**KUTIPAN TEKS**
▼▼▼
Tetapi, hal ini mungkin hanya sekedar anjuran (wacana) saja. Sebab dalam
kenyataannya yang mendapat dukungan bank baru hanya para pengusaha yang mapan.
Bagaimana orang-orang kreatif (yang asalnya individual) dapat menjadi pengusaha
dan membuat perusahaan seperti Bill Gates pendiri Microsoft, atau Mark Elliot
Zuckerberg pendiri Facebook, atau di jaman dulu di Amerika membuat perusahaan
Telegraf atau Telpon ? Bagaimana pelaksanaannya di lapangan akan sama-sama di
lihat. Dalam kenyataannya, banyak tenaga-tenaga handal Indonesia dalam bidang
industri kreatif yang lari ke luar negeri. Sebab di sana bantuan untuk para
intelektual di bidang seni dan desain sudah lama berlangsung. Di negara maju,
industri kreatif tentu saja mendapat perhatian utama. Bukan itu saja,
bidang-bidang lain seperti olah raga yang dapat memasukkan devisa juga mendapat
perhatian serius. Negara Korea Selatan misalnya, industri kreatifnya sudah
sangat maju, dan jangan heran jika sekarang anak-anak muda Indonesia
keranjingan musik dan filem Korea.
Para pemimpin negara ini tentu ingin seperti negara-negara yang sudah maju
industri kreatifnya. Seperti anjuran untuk menggandeng para pelaku usaha dan
kalangan akademisi untuk secara sistematis membangun jaringan industri
pendukung yang dibutuhkan (lih. Tulisan A. Dadan Muhanda, 6-7-211, Bisnis.com)
Tentang pentingnya industri kreatif dapat kita ikuti dari berita-berita yang
ada di media massa. Nilai ekonomi industri kreatif mengalami kenaikan tiga kali
lipat selama tahun 2006 hingga 2010”. " Nilai tambah atau nilai ekonomi
(industri kreatif) Rp 157 triliun pada tahun 2006 menjadi Rp 468 triliun pada
2010," ujar Menteri Perdagangan Mari Elka Pangestu pada pembukaan Konvensi
Pekan Produk Kreatif Indonesia (PPKI) 2011 hari Rabu (6/7/2011) di Jakarta
Convention Center, Jakarta.
Misalnya sektor yang
mengalami pertumbuhan ekspor yang tinggi adalah industri film, video, dan
fotografi yang mencapai 104 persen. Penerbitan dan percetakan mengalami
pertumbuhan nilai tambah yang paling tinggi dengan 17,5 persen. Sedangkan
Fashion untuk penyerapan tenaga kerja pertumbuhannya paling tinggi (sebesar) 52
persen," sebutnya. Adapun sumbangan fashion terhadap ekspor sebesar 55
persen. Sementara itu, tingkat partisipasi tenaga kerja di sektor periklanan
dan arsitektur sebesar 17 persen, (lih. Kompas.com, 6-7-211).
▲▲▲
**CATATAN YANG TERSEDIA**
▼▼▼
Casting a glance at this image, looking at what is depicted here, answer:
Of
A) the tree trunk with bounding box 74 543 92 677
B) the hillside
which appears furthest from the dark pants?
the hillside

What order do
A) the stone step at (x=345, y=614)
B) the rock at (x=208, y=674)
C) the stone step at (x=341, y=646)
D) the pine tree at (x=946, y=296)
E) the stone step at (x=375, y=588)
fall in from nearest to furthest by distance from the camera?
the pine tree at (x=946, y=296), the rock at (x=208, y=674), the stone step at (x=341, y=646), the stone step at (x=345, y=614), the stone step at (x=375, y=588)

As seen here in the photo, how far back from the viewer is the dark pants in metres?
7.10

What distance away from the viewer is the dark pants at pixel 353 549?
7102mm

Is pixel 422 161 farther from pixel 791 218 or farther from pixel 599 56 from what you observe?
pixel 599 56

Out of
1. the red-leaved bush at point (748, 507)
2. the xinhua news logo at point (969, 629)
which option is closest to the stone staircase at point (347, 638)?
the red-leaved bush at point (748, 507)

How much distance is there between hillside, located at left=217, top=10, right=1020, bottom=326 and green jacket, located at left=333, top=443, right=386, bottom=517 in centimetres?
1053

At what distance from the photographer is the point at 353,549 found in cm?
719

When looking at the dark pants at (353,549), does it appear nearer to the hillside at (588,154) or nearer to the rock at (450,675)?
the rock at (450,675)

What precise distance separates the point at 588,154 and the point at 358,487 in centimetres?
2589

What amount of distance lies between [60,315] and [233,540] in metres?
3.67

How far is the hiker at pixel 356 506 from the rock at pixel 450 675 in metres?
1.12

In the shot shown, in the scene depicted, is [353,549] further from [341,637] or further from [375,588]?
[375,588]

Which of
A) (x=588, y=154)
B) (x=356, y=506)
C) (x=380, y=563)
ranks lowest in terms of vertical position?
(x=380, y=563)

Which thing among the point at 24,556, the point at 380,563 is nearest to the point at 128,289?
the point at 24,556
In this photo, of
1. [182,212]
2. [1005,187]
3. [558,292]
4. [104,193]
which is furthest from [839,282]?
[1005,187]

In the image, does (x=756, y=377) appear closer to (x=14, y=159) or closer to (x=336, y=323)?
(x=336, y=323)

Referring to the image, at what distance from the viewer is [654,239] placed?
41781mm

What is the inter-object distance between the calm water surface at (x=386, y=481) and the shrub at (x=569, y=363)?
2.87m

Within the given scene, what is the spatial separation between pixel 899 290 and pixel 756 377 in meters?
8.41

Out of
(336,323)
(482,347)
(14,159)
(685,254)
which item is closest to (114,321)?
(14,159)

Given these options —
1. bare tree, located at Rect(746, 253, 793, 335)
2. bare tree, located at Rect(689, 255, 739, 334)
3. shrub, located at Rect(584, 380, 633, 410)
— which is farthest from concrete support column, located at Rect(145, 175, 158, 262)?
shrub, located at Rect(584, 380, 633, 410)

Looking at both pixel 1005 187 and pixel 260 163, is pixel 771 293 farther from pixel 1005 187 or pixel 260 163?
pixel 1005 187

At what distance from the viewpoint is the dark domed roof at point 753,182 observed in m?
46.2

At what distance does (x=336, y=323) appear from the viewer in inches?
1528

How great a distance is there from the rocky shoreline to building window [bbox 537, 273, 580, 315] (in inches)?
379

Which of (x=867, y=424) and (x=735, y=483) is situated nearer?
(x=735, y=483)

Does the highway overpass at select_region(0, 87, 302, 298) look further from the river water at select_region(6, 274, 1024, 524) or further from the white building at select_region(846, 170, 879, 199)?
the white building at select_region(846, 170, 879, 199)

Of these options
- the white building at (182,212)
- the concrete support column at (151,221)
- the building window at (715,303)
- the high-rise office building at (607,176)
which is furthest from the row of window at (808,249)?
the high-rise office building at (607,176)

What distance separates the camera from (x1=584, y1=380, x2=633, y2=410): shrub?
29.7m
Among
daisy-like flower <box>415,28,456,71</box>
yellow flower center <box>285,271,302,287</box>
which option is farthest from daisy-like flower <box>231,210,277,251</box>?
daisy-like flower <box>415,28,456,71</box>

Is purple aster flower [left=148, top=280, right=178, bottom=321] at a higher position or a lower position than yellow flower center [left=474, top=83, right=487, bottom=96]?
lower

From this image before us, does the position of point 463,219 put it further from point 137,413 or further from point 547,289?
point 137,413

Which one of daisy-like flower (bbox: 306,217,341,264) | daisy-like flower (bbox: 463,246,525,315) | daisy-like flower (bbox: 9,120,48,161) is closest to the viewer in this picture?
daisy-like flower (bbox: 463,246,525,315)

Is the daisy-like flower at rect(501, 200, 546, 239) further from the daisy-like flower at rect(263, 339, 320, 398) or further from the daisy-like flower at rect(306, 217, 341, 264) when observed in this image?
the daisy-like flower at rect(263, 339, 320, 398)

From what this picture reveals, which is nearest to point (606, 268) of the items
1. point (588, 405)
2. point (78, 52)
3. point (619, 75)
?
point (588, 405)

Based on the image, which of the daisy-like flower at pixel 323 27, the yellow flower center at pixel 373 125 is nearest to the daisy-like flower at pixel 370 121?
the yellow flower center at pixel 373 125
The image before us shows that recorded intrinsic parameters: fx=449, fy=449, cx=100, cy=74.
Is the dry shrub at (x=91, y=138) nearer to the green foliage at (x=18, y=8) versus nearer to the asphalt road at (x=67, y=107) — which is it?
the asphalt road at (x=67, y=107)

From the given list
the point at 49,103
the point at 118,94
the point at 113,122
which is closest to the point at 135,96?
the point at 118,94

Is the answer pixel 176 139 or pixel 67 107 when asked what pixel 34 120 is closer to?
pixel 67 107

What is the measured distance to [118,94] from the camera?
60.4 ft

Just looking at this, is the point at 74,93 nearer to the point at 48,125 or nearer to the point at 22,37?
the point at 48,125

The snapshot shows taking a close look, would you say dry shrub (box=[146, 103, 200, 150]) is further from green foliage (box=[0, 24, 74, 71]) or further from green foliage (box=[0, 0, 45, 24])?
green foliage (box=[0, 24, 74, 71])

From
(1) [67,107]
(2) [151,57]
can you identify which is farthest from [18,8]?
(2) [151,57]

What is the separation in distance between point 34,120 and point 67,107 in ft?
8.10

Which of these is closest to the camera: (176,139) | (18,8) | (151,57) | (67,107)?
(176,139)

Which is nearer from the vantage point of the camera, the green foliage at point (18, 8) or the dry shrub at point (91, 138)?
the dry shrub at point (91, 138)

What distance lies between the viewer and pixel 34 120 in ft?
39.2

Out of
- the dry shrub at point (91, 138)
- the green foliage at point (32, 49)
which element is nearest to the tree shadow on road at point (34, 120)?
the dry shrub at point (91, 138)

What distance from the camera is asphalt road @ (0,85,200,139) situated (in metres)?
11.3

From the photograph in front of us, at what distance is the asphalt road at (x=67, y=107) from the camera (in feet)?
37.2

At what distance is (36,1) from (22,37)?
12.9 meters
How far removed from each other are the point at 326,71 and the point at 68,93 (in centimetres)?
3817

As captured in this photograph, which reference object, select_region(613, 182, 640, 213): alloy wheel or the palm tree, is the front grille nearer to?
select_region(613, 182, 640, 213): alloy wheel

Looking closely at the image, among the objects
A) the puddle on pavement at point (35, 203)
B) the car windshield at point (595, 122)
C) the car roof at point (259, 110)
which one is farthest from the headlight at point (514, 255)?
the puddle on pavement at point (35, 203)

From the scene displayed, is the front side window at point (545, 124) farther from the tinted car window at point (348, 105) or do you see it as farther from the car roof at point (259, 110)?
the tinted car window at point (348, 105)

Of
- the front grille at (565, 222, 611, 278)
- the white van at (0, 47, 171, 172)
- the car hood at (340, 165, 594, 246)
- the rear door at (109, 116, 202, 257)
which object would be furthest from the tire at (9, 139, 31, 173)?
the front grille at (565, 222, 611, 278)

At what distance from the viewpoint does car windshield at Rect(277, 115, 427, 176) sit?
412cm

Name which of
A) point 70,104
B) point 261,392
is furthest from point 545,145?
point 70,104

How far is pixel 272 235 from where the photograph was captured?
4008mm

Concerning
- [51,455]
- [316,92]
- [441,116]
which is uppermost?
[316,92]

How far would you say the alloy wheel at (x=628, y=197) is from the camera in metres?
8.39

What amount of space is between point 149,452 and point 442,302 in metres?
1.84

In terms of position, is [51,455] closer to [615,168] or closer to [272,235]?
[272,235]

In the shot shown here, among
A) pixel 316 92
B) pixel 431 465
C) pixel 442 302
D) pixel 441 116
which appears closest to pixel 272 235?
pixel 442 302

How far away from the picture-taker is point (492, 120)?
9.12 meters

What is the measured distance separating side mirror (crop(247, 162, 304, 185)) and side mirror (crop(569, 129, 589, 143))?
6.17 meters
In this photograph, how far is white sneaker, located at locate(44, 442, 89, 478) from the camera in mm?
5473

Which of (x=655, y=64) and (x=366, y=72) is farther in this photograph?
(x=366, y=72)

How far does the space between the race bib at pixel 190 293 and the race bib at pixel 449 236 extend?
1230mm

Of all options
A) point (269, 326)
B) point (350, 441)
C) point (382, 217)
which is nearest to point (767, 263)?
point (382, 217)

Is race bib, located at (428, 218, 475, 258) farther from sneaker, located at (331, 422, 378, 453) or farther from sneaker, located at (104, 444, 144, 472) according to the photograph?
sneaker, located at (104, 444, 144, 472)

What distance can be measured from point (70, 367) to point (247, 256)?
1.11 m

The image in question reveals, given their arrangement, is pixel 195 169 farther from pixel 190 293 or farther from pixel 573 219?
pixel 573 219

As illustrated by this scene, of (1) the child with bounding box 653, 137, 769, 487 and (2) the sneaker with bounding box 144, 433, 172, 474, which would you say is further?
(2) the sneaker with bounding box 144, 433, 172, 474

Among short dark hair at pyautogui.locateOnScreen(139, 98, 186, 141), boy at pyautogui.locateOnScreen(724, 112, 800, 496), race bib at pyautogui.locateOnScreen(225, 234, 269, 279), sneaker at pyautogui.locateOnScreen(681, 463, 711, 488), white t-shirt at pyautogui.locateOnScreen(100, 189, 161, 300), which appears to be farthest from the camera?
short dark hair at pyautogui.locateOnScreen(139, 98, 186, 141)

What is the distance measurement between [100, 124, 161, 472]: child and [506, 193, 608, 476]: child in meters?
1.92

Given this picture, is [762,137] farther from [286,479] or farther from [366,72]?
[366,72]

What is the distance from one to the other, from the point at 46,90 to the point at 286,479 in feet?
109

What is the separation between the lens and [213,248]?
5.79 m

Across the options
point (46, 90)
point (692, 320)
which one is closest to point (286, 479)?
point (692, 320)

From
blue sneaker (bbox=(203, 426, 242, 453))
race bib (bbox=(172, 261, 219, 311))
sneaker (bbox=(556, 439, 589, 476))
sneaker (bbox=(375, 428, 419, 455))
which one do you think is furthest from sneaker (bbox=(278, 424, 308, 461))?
▲▲▲
**KETENTUAN TUGAS**
**A.** Menurut teks tentang industri kreatif, berapa nilai ekonomi industri kreatif pada tahun 2010?
**B.** Tampilkan setiap baris catatan yang memuat kata "building", dengan memperhatikan perbedaan huruf besar dan kecil.

**JAWABAN TUGAS**
**A.** Rp 468 triliun.

**B.**
How great a distance is there from the rocky shoreline to building window [bbox 537, 273, 580, 315] (in inches)?
Does the highway overpass at select_region(0, 87, 302, 298) look further from the river water at select_region(6, 274, 1024, 524) or further from the white building at select_region(846, 170, 879, 199)?
the white building at select_region(846, 170, 879, 199)
- the white building at (182,212)
- the building window at (715,303)
- the high-rise office building at (607,176)
the high-rise office building at (607,176)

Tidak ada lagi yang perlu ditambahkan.